Courtroom dramas are always riveting. For me, as a lover of detective stories and mysteries, I enjoy how the truth is let out often in the intricate and theatrical summations and evidence presented to the juries. This courtroom drama, however, stands heads above any others because of its pure glee in excavating the strangest historical cases: ripped directly from the Old Bailey’s records.
Historically, Garrow was able to assist those standing trial for everything from infanticide, sodomy and high treason and loan a voice of compelling and compassionate leniency when the crown would rather rid London society of those even suspected of committing a crime. Evidence was hard come by and circumstantial evidence prevailed: but Garrow’s quick mind and stern moral compass allowed him to logically infuse the circus of the courtroom with sound counsel and judgment. To add, he was extremely proficient at winning the sympathy and understanding of a jury.

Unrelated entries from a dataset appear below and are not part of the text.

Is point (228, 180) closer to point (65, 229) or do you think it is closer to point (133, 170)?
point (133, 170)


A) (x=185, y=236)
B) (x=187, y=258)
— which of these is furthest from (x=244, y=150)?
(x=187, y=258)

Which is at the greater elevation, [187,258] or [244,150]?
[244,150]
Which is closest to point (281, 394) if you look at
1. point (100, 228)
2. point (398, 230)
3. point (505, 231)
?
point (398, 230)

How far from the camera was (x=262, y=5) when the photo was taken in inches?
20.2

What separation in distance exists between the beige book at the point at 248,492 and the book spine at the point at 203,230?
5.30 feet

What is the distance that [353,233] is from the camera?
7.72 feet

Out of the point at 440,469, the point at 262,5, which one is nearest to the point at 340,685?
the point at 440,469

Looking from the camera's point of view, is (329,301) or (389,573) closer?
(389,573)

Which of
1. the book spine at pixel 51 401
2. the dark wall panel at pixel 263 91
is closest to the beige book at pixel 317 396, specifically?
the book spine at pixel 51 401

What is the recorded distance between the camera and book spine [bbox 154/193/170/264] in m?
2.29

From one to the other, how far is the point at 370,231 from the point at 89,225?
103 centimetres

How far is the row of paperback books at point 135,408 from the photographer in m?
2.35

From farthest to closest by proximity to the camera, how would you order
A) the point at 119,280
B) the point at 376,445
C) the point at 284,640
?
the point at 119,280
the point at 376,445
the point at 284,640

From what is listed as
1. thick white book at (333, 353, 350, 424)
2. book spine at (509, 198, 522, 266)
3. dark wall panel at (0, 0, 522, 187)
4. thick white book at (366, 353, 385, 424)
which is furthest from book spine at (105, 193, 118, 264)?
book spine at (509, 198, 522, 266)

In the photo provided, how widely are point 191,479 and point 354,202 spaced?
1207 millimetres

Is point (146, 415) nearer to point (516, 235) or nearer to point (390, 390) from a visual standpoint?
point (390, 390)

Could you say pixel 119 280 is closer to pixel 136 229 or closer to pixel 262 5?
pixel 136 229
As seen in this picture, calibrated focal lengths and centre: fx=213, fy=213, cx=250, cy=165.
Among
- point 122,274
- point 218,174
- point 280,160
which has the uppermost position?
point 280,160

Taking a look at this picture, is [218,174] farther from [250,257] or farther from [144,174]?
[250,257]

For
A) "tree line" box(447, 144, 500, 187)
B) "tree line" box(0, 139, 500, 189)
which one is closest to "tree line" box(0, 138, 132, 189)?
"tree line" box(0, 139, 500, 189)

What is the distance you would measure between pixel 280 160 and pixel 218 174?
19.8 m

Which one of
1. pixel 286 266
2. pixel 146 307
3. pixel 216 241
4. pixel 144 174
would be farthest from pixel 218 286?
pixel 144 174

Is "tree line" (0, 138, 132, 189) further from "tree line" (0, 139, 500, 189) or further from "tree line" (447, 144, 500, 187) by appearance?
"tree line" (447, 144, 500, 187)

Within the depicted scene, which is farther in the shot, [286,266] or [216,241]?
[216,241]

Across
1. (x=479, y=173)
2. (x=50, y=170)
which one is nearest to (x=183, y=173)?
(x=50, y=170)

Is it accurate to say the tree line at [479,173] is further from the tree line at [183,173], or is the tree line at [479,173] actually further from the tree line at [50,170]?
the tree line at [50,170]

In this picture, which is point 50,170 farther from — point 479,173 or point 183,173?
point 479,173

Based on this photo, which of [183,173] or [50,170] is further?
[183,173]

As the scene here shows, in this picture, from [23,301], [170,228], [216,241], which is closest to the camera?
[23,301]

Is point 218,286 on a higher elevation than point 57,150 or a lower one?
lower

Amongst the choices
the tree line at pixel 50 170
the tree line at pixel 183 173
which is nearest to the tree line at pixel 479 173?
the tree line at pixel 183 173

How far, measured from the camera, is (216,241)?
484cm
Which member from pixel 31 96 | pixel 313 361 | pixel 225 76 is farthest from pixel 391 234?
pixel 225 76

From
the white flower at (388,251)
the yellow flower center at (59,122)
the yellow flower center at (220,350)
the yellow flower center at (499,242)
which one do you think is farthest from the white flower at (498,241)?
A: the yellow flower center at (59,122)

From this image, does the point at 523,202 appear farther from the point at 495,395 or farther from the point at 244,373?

The series provides a fascinating glimpse, entrenched with verisimilitude, into the cases that Garrow presided over. Andrew Buchan plays Garrow as a lion in the courtroom but often out of water when not in the realm of the law. He excels at blunder-headed moves that lead to the entrapment of his reputation by the cunning Sir Robert Hill, whose wife Lady Sarah, is an ardent female voice in the male-dominated society of the court systems.
I have so enjoyed the pitch-perfect dialogue, the theatrical antics, the climaxes and the denouement of each courtroom drama aside which moments from Garrow’s personal life are added in centrifugal and apt movement. Georgian society is a fascinating one and the wigs, the costume make-up, the double standards and the bawdy double entendre of a society rid of the manners ushered in with the Victorians is on promenade here.
Check it out.
Note, I really enjoyed searching out the Old Bailey recordswhich are pristinely documented online for all to view.
As you can see from the screenshot, a search of William Garrow elicits several of his cases ---those which the series are based on:
Also, this is one article of the many that exposes some of Garrow's well-documented life: William Garrow: the Robin Hood of the courtroom
My husband is an attorney and while US attorney dramas don't particularly excite him, we love watching British ones! I'll add this to our list!
Thanks for letting me know there's more than one season. I actually saw a reference on Amazon to Season Four... But now I know about 2 and 3.
How great to read your post about Garrow's Law. I have loved every episode of this wonderfully entertaining series, but I thought it didn't get enough attention in the 'period-drama-world' at large. Andrew Buchan's acting is so great in Garrow's Law and being based on true historical events, makes the series even more special.